[Records of spatial reasoning questions]
........

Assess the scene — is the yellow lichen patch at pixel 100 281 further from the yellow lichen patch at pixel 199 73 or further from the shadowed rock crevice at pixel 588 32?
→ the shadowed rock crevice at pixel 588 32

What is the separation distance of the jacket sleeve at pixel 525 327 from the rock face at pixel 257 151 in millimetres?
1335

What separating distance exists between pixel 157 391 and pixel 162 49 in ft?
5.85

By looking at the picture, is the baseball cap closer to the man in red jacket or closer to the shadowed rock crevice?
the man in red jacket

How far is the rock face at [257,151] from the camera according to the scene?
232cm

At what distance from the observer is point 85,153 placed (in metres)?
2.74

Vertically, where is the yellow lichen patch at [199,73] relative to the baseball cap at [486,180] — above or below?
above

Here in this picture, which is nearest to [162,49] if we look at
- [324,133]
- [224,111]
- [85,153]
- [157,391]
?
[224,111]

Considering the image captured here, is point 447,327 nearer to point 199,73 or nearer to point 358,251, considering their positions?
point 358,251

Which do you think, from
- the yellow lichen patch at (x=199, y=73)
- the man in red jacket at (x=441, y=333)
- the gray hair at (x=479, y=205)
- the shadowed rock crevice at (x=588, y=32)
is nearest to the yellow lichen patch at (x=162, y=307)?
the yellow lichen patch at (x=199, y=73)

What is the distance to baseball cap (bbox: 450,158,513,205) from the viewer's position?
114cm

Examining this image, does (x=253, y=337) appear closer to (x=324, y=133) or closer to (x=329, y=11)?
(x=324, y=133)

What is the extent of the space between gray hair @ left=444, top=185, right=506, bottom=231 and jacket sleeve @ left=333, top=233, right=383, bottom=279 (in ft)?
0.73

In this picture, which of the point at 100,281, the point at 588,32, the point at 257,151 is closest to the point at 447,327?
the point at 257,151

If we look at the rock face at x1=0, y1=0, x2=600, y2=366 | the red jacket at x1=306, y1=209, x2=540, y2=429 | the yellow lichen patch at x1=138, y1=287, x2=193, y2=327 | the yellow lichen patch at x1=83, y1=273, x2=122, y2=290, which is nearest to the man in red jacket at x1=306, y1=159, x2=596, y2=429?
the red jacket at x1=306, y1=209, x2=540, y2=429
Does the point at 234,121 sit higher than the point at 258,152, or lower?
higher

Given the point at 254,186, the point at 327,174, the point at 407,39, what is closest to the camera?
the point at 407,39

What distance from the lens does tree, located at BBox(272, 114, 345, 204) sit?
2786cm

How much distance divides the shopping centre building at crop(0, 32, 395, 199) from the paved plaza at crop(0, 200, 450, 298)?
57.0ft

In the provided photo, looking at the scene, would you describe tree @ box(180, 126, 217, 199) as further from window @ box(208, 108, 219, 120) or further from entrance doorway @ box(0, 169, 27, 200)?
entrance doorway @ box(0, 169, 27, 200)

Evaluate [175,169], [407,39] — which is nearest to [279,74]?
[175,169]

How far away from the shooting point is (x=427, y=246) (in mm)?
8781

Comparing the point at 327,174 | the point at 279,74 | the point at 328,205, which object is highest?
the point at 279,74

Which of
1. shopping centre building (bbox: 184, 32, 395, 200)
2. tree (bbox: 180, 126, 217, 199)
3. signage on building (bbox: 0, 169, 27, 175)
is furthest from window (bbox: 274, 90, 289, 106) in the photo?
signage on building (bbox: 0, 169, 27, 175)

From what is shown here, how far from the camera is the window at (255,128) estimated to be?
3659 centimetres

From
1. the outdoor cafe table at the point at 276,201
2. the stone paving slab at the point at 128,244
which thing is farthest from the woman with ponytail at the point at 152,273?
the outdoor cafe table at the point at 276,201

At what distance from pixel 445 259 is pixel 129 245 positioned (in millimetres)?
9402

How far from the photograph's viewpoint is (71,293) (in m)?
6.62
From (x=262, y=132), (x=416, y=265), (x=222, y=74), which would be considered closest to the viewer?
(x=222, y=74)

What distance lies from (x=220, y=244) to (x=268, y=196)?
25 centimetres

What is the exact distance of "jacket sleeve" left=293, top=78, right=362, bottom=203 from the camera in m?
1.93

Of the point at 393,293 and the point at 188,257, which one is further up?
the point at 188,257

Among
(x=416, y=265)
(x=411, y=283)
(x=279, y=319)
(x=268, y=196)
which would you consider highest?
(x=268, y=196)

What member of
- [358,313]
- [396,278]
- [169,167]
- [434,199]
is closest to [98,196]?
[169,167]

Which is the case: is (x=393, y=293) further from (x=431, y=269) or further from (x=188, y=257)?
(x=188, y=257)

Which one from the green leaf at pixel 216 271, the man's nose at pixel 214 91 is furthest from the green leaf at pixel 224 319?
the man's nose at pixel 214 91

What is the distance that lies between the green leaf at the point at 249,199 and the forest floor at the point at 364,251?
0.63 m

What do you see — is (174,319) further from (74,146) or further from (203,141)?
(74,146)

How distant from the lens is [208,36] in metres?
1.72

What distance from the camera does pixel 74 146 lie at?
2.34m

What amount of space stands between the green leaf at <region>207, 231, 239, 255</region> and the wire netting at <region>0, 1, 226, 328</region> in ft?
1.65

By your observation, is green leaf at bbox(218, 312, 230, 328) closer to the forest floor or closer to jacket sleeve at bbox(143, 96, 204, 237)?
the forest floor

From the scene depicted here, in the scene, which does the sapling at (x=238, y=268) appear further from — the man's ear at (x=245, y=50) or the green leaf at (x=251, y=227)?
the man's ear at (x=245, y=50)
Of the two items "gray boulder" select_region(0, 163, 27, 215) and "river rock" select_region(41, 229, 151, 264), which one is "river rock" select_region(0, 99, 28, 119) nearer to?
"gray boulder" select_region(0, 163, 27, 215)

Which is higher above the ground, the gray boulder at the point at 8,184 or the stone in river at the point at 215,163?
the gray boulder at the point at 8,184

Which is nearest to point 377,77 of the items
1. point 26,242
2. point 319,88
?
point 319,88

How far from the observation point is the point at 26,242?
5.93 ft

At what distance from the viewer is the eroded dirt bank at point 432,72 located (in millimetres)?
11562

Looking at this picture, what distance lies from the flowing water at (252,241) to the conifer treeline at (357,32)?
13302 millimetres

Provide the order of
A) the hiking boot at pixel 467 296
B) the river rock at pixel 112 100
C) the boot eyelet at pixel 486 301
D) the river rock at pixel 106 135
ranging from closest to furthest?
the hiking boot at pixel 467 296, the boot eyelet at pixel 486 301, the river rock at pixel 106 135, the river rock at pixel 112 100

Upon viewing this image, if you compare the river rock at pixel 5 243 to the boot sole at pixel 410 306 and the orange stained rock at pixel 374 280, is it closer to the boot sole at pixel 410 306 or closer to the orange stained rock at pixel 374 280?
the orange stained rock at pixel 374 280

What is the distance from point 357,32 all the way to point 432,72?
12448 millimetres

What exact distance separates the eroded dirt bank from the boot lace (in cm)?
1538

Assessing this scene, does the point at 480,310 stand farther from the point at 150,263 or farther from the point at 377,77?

........

## DIRECTION
Quote only the lines from the one containing "Upon viewing this" through the final line of the records, with both ends included.

## RESPONSE BELOW
Upon viewing this image, if you compare the river rock at pixel 5 243 to the boot sole at pixel 410 306 and the orange stained rock at pixel 374 280, is it closer to the boot sole at pixel 410 306 or closer to the orange stained rock at pixel 374 280?
the orange stained rock at pixel 374 280

What is the distance from point 357,32 all the way to point 432,72?
12448 millimetres

What exact distance separates the eroded dirt bank from the boot lace (in cm)?
1538

Assessing this scene, does the point at 480,310 stand farther from the point at 150,263 or farther from the point at 377,77?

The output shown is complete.